Page text:

##########

Scattering amplitude

In quantum physics, the scattering amplitude is the probability amplitude of the outgoing spherical wave relative to the incoming plane wave in a stationary-state scattering process.^[1] The plane wave is described by the wavefunction

\psi (\mathbf {r} )=e^{ikz}+f(\theta ){\frac {e^{ikr}}{r}}\;,

where $\mathbf {r} \equiv (x,y,z)$ is the position vector; $r\equiv |\mathbf {r} |$ ; $e^{ikz}$ is the incoming plane wave with the wavenumber $k$ along the $z$ axis; $e^{ikr}/r$ is the outgoing spherical wave; $θ$ is the scattering angle; and $f(\theta )$ is the scattering amplitude. The dimension of the scattering amplitude is length.

##########

Entries about spatial positioning
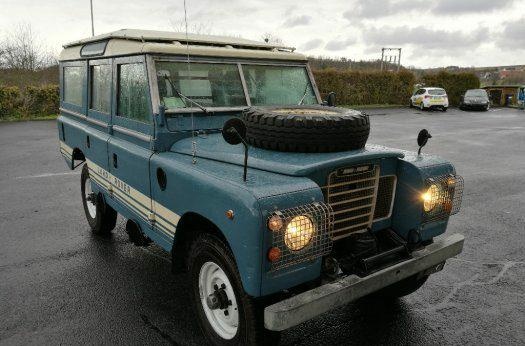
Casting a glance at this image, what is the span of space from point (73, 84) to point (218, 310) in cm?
429

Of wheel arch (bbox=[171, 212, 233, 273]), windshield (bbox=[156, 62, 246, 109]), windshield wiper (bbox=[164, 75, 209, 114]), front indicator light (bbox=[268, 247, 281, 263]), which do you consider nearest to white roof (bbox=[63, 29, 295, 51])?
windshield (bbox=[156, 62, 246, 109])

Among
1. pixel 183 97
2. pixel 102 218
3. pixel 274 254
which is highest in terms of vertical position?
pixel 183 97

##########

What you will do:
1: Please rewrite the scattering amplitude text from "In quantum physics, the" to "amplitude is length.", substituting "planar wave" for "plane wave".
2: In the scattering amplitude text, the sentence that begins with "where" identifies several symbols with the word "is". List each of those symbols together with what it is said to be.
3: Write the next part of the scattering amplitude text, beginning after its final sentence.

Task-by-task outputs:
1:
In quantum physics, the scattering amplitude is the probability amplitude of the outgoing spherical wave relative to the incoming planar wave in a stationary-state scattering process.^[1] The planar wave is described by the wavefunction

\psi (\mathbf {r} )=e^{ikz}+f(\theta ){\frac {e^{ikr}}{r}}\;,

where $\mathbf {r} \equiv (x,y,z)$ is the position vector; $r\equiv |\mathbf {r} |$ ; $e^{ikz}$ is the incoming planar wave with the wavenumber $k$ along the $z$ axis; $e^{ikr}/r$ is the outgoing spherical wave; $θ$ is the scattering angle; and $f(\theta )$ is the scattering amplitude. The dimension of the scattering amplitude is length.

2:
- **r** ≡ (x, y, z): the position vector
- e^{ikz}: the incoming plane wave
- e^{ikr}/r: the outgoing spherical wave
- θ: the scattering angle
- f(θ): the scattering amplitude

3:
The scattering amplitude is a probability amplitude; the differential cross-section as a function of scattering angle is given as its modulus squared,

{\frac {d\sigma }{d\Omega }}=|f(\theta )|^{2}\;.

X-rays[]

The scattering length for X-rays is the Thomson scattering length or classical electron radius, $r$ ₀.

Neutrons[]

The nuclear neutron scattering process involves the coherent neutron scattering length, often described by $b$ .

Quantum mechanical formalism[]

A quantum mechanical approach is given by the S matrix formalism.

Measurement[]

The scattering amplitude can be determined by the scattering length in the low-energy regime.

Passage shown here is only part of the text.